Problem 6 – Maximising Gifts with a Knapsack Optimisation
We have many item, each defined by a lucky number A_i and a gold reward B_i. The cost of an item is the number of "candy sticks" needed to draw its digits (the well-known seven‑segment stick counts). Although there can be up to 10^5 items, the maximum cost is only 63 (the sum for 888888888). Therefore we can compress the items: for each possible cost we keep the maximum gold value among all item having that cost. This reduces the problem to a bounded unbounded knapsack with at most 63 distinct costs.
#include <iostream>
#include <vector>
#include <algorithm>
using namespace std;
const int cost_sticks[10] = {6,2,5,5,4,5,6,3,7,6};
int sticks_needed(int num) {
int s = 0;
while (num) {
s += cost_sticks[num % 10];
num /= 10;
}
return s;
}
int main() {
ios::sync_with_stdio(false);
cin.tie(nullptr);
int T;
cin >> T;
while (T--) {
int n, m;
cin >> n >> m;
vector<int> A(n), B(n);
for (int i = 0; i < n; ++i) cin >> A[i];
for (int i = 0; i < n; ++i) cin >> B[i];
vector<int> best(101, 0);
vector<bool> seen(101, false);
for (int i = 0; i < n; ++i) {
int cost = sticks_needed(A[i]);
seen[cost] = true;
best[cost] = max(best[cost], B[i]);
}
vector<int> dp(m + 1, 0);
for (int c = 1; c <= 100; ++c) {
if (!seen[c]) continue;
for (int j = c; j <= m; ++j)
dp[j] = max(dp[j], dp[j - c] + best[c]);
}
cout << dp[m] << '\n';
}
return 0;
}
Equivalent Python snippet:
import sys
sticks = [6, 2, 5, 5, 4, 5, 6, 3, 7, 6]
def count_sticks(x):
total = 0
while x:
total += sticks[x % 10]
x //= 10
return total
T = int(sys.stdin.readline())
for _ in range(T):
n, m = map(int, sys.stdin.readline().split())

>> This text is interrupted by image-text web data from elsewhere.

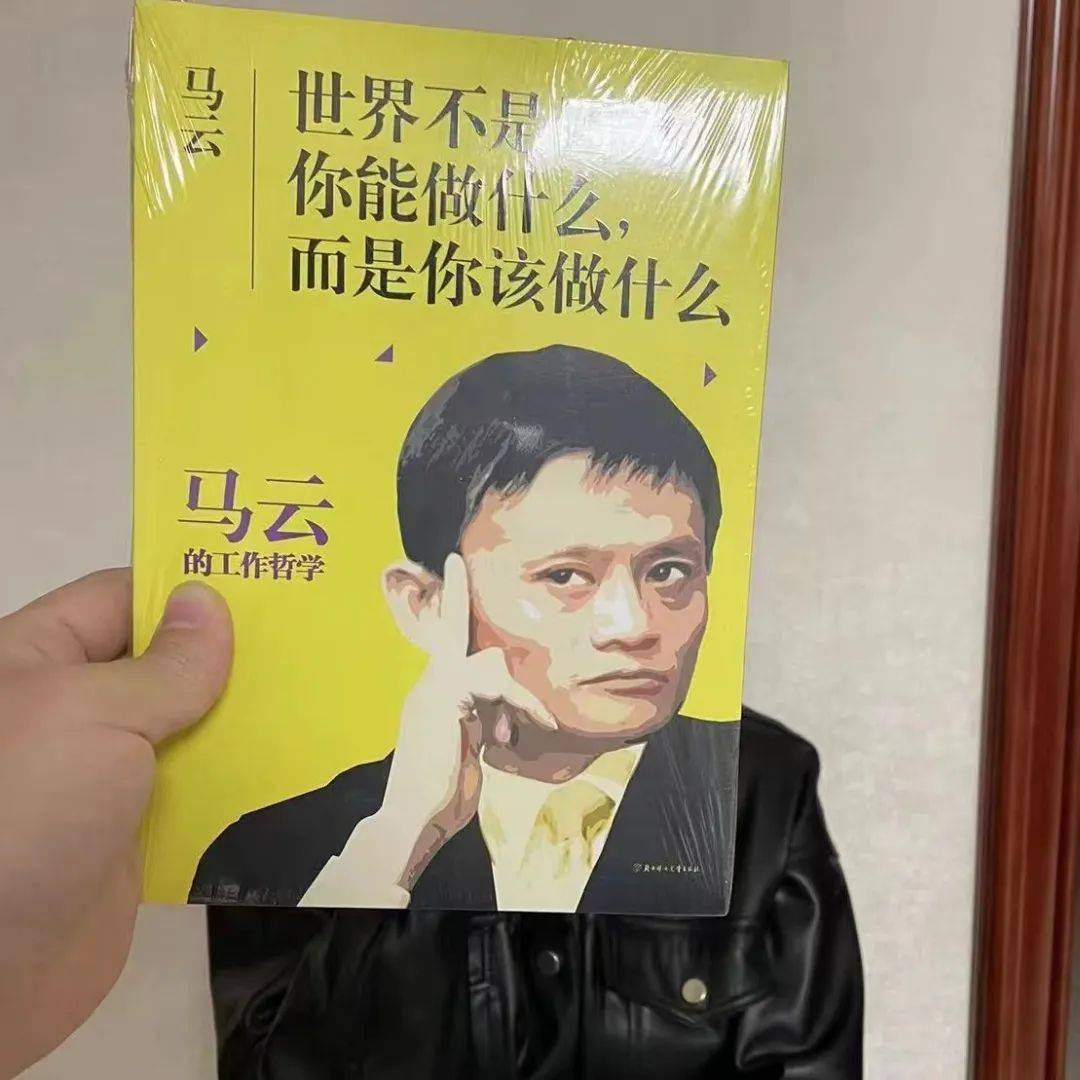 当人脸遇上"书脸",创意摄影大赛等你来晒_活动_作品_封面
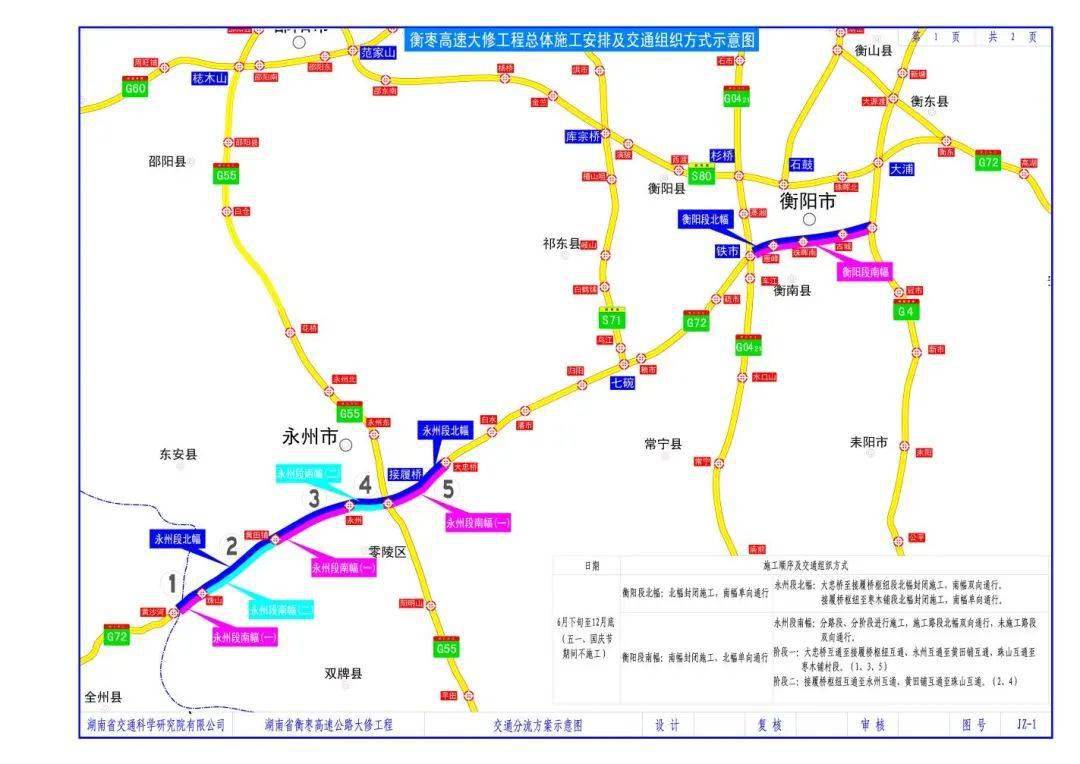 民生丨老司机请注意湖南这条高速即将大修历时半年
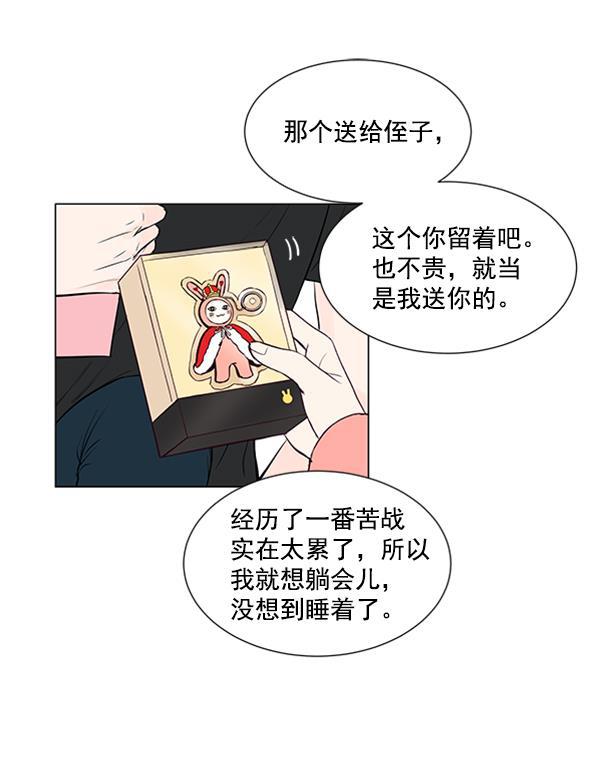 所以和黑粉结婚了韩漫全集-第34话无删减无遮挡章节图片 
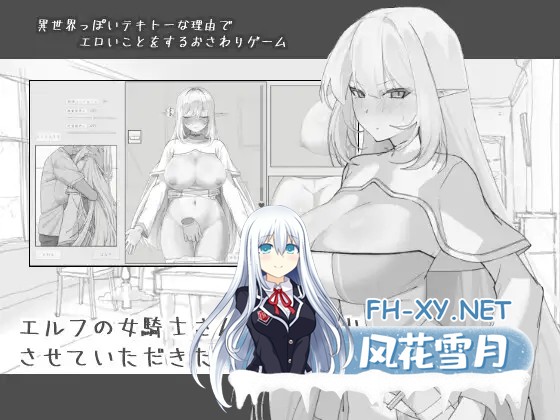 [SLG/PC/AI汉化] 想摸一摸精灵女骑士 エルフの女騎士さんにおさわりさせていただきたい RenpyThief汉化版 [174M]-1.jpg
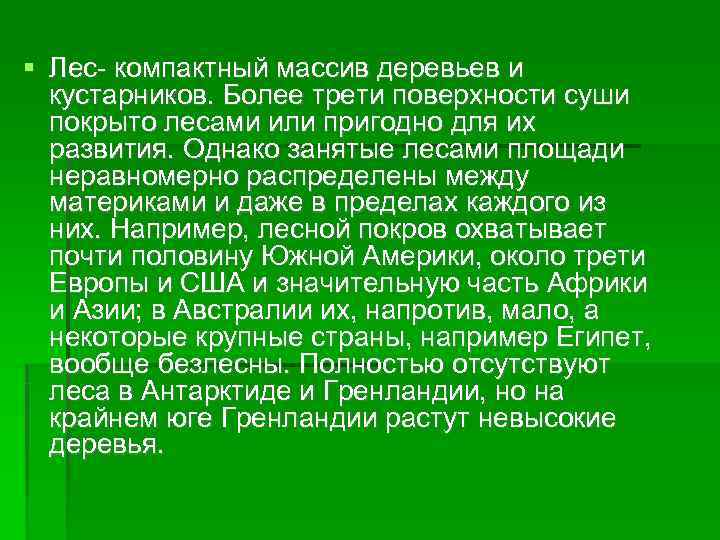 Лес- компактный массив деревьев и кустарников. Более трети поверхности суши покрыто Лес- компактный массив деревьев и кустарников. Более трети поверхности суши покрыто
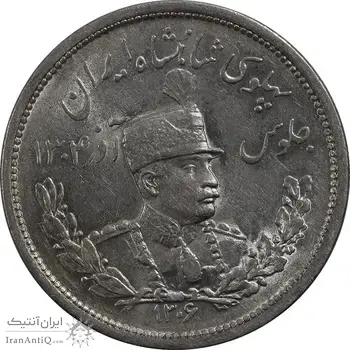 سکه 2000 دینار 1306 تصویری - ضرب لنینگراد - MS63 - رضا شاه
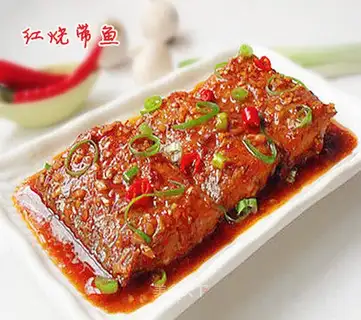 Red-fried fish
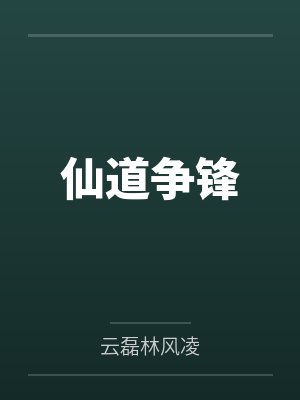 仙道争锋封面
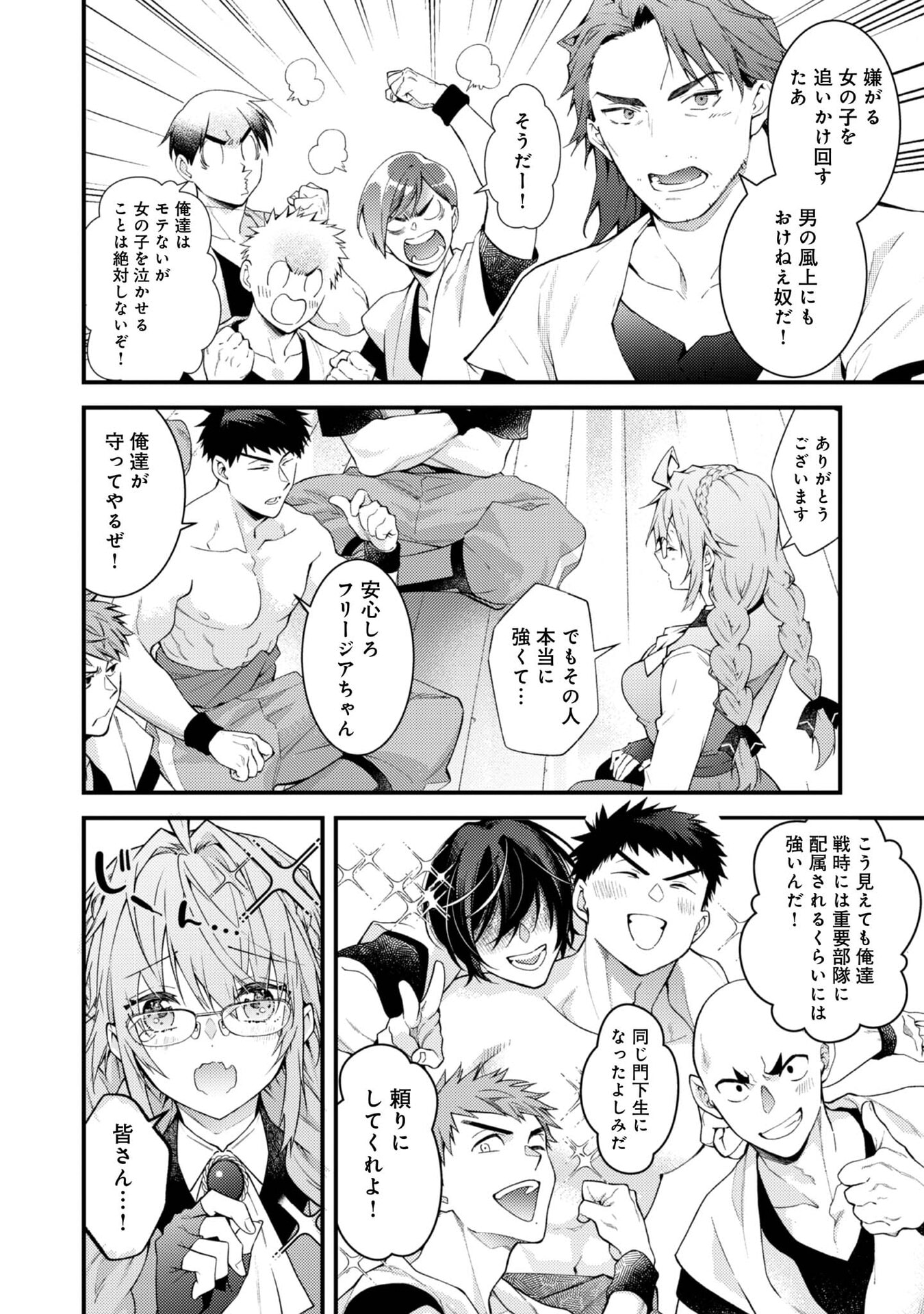 Sekai o Sukutta Saikyou Yuusha ni Stalker Sareru Mura Musume no Hanashi - Chapter 11 - Page 18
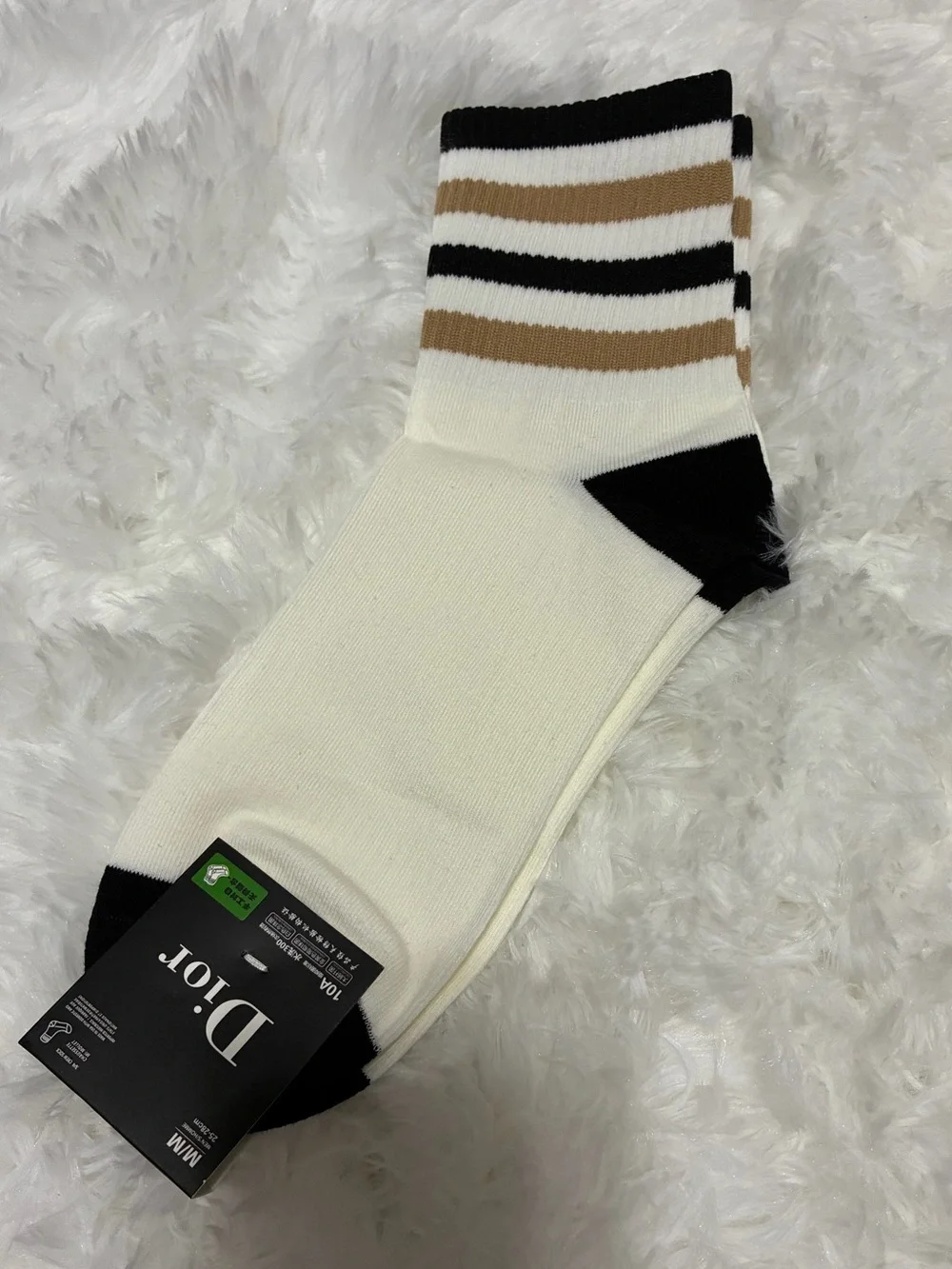 Dior Cream Crew Socks with Black and Tan Stripes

A = list(map(int, sys.stdin.readline().split()))
B = list(map(int, sys.stdin.readline().split()))
best_gold = [0] * 101
have = [False] * 101
for a, b in zip(A, B):
c = count_sticks(a)
have[c] = True
if b > best_gold[c]:
best_gold[c] = b
dp = [0] * (m + 1)
for c in range(1, 101):
if not have[c]:
continue
for j in range(c, m + 1):
dp[j] = max(dp[j], dp[j - c] + best_gold[c])
print(dp[m])
The time complexity per test case is O(63 · m), which simplifies to O(m).